STATED PROBLEM:
Retype the following listing in full, keeping every character unchanged.

══ RECORD EXCERPTS

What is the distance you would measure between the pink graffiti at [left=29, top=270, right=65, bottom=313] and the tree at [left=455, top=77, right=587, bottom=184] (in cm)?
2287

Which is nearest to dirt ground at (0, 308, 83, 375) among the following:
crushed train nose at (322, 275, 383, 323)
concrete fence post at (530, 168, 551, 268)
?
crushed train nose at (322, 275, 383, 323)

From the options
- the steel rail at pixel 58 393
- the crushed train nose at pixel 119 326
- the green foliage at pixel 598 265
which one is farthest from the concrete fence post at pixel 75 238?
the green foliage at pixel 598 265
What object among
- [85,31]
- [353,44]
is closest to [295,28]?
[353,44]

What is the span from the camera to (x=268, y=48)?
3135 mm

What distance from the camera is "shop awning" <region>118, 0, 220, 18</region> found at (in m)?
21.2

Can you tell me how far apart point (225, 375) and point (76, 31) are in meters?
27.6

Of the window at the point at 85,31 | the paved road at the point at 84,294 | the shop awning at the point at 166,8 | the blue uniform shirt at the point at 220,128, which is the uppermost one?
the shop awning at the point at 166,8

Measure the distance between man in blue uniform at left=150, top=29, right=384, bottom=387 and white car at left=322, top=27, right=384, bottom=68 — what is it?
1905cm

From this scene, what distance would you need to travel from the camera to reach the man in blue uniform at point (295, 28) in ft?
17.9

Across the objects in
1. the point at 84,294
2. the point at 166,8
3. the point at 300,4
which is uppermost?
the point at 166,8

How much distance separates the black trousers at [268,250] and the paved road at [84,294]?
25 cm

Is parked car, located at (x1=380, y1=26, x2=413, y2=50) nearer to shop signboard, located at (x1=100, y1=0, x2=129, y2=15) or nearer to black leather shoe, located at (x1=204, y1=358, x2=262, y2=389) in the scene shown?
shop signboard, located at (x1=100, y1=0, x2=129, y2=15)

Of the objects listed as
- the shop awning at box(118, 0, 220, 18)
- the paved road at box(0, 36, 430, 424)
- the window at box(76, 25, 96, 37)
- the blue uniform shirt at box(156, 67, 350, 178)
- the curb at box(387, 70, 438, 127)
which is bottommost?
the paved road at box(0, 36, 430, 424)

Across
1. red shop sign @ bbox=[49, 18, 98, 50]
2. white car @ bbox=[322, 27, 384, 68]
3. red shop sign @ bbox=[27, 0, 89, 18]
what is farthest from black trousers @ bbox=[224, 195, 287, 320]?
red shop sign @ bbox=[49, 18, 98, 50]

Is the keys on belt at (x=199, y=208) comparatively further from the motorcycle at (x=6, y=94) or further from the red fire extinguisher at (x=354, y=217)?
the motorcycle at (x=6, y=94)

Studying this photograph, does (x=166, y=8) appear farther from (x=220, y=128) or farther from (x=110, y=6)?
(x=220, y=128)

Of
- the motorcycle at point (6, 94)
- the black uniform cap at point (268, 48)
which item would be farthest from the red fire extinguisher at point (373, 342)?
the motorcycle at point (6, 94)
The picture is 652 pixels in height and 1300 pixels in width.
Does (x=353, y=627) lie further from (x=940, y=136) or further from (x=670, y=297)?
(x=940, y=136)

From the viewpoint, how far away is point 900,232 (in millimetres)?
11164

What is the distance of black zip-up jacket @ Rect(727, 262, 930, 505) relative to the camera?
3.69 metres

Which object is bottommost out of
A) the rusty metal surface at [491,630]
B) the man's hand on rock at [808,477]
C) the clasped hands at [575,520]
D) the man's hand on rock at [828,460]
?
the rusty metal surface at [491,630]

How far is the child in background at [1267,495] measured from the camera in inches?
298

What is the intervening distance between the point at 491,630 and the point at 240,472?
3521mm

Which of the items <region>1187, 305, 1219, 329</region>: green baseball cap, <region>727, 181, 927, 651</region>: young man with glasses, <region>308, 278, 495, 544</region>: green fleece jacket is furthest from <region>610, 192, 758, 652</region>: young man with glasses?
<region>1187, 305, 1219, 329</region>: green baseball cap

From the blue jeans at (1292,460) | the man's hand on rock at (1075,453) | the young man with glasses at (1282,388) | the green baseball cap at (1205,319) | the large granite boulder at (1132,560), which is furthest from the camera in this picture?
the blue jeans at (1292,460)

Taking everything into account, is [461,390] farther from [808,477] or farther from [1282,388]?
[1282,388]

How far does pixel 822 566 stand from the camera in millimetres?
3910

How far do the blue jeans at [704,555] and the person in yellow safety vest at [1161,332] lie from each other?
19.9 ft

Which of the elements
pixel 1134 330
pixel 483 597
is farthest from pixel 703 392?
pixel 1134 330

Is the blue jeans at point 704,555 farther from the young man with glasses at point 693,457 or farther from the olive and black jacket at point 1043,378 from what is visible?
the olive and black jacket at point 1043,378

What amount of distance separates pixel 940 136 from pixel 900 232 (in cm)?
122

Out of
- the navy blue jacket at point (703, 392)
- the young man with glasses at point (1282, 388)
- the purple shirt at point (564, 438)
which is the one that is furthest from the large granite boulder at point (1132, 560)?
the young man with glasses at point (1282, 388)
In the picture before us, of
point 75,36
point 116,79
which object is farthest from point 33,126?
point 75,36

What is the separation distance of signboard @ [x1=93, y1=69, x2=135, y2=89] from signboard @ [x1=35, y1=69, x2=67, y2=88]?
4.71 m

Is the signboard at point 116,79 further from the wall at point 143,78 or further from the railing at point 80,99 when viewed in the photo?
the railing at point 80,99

════

SOLUTION FOR THIS TASK:
What is the distance you would measure between the pink graffiti at [left=29, top=270, right=65, bottom=313] and the tree at [left=455, top=77, right=587, bottom=184] (in cm)?
2287

Which is nearest to dirt ground at (0, 308, 83, 375) among the following:
crushed train nose at (322, 275, 383, 323)
concrete fence post at (530, 168, 551, 268)
?
crushed train nose at (322, 275, 383, 323)

From the options
- the steel rail at pixel 58 393
- the crushed train nose at pixel 119 326
- the green foliage at pixel 598 265
which one is farthest from the concrete fence post at pixel 75 238?
the green foliage at pixel 598 265
What object among
- [85,31]
- [353,44]
is closest to [295,28]?
[353,44]

What is the span from the camera to (x=268, y=48)?
3135 mm

What distance from the camera is "shop awning" <region>118, 0, 220, 18</region> found at (in m)?
21.2

Can you tell me how far apart point (225, 375) and point (76, 31) are in meters?
27.6

Of the window at the point at 85,31 | the paved road at the point at 84,294 | the shop awning at the point at 166,8 | the blue uniform shirt at the point at 220,128, which is the uppermost one?
the shop awning at the point at 166,8

Measure the distance between man in blue uniform at left=150, top=29, right=384, bottom=387 and white car at left=322, top=27, right=384, bottom=68 — what is it?
1905cm

From this scene, what distance would you need to travel from the camera to reach the man in blue uniform at point (295, 28) in ft?
17.9

Across the objects in
1. the point at 84,294
2. the point at 166,8
3. the point at 300,4
which is uppermost?
the point at 166,8

How much distance separates the black trousers at [268,250] and the paved road at [84,294]?
25 cm

Is parked car, located at (x1=380, y1=26, x2=413, y2=50) nearer to shop signboard, located at (x1=100, y1=0, x2=129, y2=15) or nearer to black leather shoe, located at (x1=204, y1=358, x2=262, y2=389) in the scene shown?
shop signboard, located at (x1=100, y1=0, x2=129, y2=15)

Of the objects listed as
- the shop awning at box(118, 0, 220, 18)
- the paved road at box(0, 36, 430, 424)
- the window at box(76, 25, 96, 37)
- the blue uniform shirt at box(156, 67, 350, 178)
- the curb at box(387, 70, 438, 127)
which is bottommost?
the paved road at box(0, 36, 430, 424)

Across
1. red shop sign @ bbox=[49, 18, 98, 50]
2. white car @ bbox=[322, 27, 384, 68]
3. red shop sign @ bbox=[27, 0, 89, 18]
what is farthest from black trousers @ bbox=[224, 195, 287, 320]?
red shop sign @ bbox=[49, 18, 98, 50]

Is the keys on belt at (x=199, y=208) comparatively further from the motorcycle at (x=6, y=94) or further from the red fire extinguisher at (x=354, y=217)?
the motorcycle at (x=6, y=94)

Studying this photograph, does (x=166, y=8) appear farther from (x=220, y=128) or farther from (x=110, y=6)?
(x=220, y=128)

Of
- the motorcycle at point (6, 94)
- the black uniform cap at point (268, 48)
which item would be farthest from the red fire extinguisher at point (373, 342)?
the motorcycle at point (6, 94)
The picture is 652 pixels in height and 1300 pixels in width.
Does (x=353, y=627) lie further from (x=940, y=136) or further from (x=670, y=297)?
(x=940, y=136)

From the viewpoint, how far away is point 900,232 (in millimetres)?
11164

What is the distance of black zip-up jacket @ Rect(727, 262, 930, 505) relative to the camera?
3.69 metres

Which object is bottommost out of
A) the rusty metal surface at [491,630]
B) the man's hand on rock at [808,477]
C) the clasped hands at [575,520]
D) the man's hand on rock at [828,460]
?
the rusty metal surface at [491,630]

How far is the child in background at [1267,495] measured from the camera in inches?
298

What is the intervening distance between the point at 491,630 and the point at 240,472?
3521mm

Which of the items <region>1187, 305, 1219, 329</region>: green baseball cap, <region>727, 181, 927, 651</region>: young man with glasses, <region>308, 278, 495, 544</region>: green fleece jacket is furthest from <region>610, 192, 758, 652</region>: young man with glasses?
<region>1187, 305, 1219, 329</region>: green baseball cap

From the blue jeans at (1292,460) | the man's hand on rock at (1075,453) | the young man with glasses at (1282,388) | the green baseball cap at (1205,319) | the large granite boulder at (1132,560), which is furthest from the camera in this picture?
the blue jeans at (1292,460)

Taking everything into account, is [461,390] farther from [808,477] or farther from [1282,388]?
[1282,388]

How far does pixel 822 566 stand from the camera in millimetres?
3910

How far do the blue jeans at [704,555] and the person in yellow safety vest at [1161,332] lie from each other?
19.9 ft

Which of the elements
pixel 1134 330
pixel 483 597
is farthest from pixel 703 392?
pixel 1134 330

Is the blue jeans at point 704,555 farther from the young man with glasses at point 693,457 or farther from the olive and black jacket at point 1043,378 from what is visible?
the olive and black jacket at point 1043,378

What amount of distance separates pixel 940 136 from pixel 900 232 (in cm)?
122

Out of
- the navy blue jacket at point (703, 392)
- the young man with glasses at point (1282, 388)
- the purple shirt at point (564, 438)
which is the one that is furthest from the large granite boulder at point (1132, 560)?
the young man with glasses at point (1282, 388)
In the picture before us, of
point 75,36
point 116,79
which object is farthest from point 33,126?
point 75,36

What is the separation distance of signboard @ [x1=93, y1=69, x2=135, y2=89] from signboard @ [x1=35, y1=69, x2=67, y2=88]?
4.71 m

Is the signboard at point 116,79 further from the wall at point 143,78 or further from the railing at point 80,99 when viewed in the photo?
the railing at point 80,99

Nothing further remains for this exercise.